WHEREAS, The world is facing the largest refugee crisis since World War II, with over sixty million people displaced throughout the world and considered refugees; and

WHEREAS, War, violence, genocide, religious persecution, and other forms of oppression have contributed to massive people movements across the globe, as millions flee for their lives; and

WHEREAS, Southern Baptists have a long record of caring for and ministering to refugees throughout our history; and

WHEREAS, This history of refugee ministry includes the sponsoring of almost 15,000 refugees from 1975–1985, resulting in the starting of 281 ethnic churches and a 1985 resolution commemorating this decade of ministry; and

WHEREAS, There are expected to be 85,000 refugees coming into the United States in 2016 from four continents and the Caribbean; and

WHEREAS, Scripture calls for and expects God’s people to minister to the sojourner (Exodus 22:21–24; Exodus 23:9–12; Leviticus 19:33–34; Deuteronomy 10:17–22; Deuteronomy 24:17–22; Deuteronomy 26:5–13; Psalm 146:8–9; Matthew 25:35–40); now, therefore, be it

RESOLVED, That the messengers to the Southern Baptist Convention meeting in St.

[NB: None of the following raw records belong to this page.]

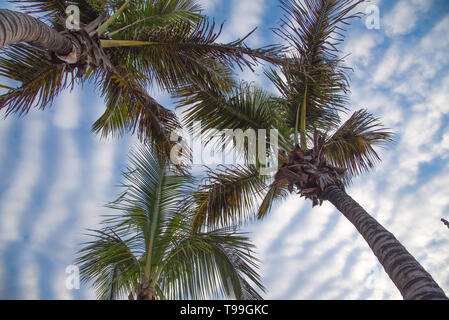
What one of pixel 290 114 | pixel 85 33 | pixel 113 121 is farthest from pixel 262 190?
pixel 85 33

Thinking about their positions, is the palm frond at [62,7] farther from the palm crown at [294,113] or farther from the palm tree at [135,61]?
the palm crown at [294,113]

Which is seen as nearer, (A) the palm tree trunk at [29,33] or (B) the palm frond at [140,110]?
(A) the palm tree trunk at [29,33]

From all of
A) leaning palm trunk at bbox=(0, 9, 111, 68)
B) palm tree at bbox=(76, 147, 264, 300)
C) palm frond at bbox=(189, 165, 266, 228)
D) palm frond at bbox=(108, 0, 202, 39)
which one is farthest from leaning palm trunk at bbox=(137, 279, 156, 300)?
palm frond at bbox=(108, 0, 202, 39)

Louis, Missouri, June 14–15, 2016, encourage Southern Baptists to minister care, compassion, and the Gospel to refugees who come to the United States; and be it further

RESOLVED, That we encourage Southern Baptist churches and families to welcome and adopt refugees into their churches and homes as a means to demonstrate to the nations that our God longs for every tribe, tongue, and nation to be welcomed at His throne (Revelation 5:9; Revelation 7:9–12; Psalms 68:5; James 1:27; Leviticus 25:35; Leviticus 19: 33–34); and be it further

RESOLVED, That we call on the governing authorities to implement the strictest security measures possible in the refugee screening and selection process, guarding against anyone intent on doing harm; and be it finally

RESOLVED, That we affirm that refugees are people loved by God, made in His image, and that Christian love should be extended to them as special objects of God’s mercy in a world that has displaced them from their homelands.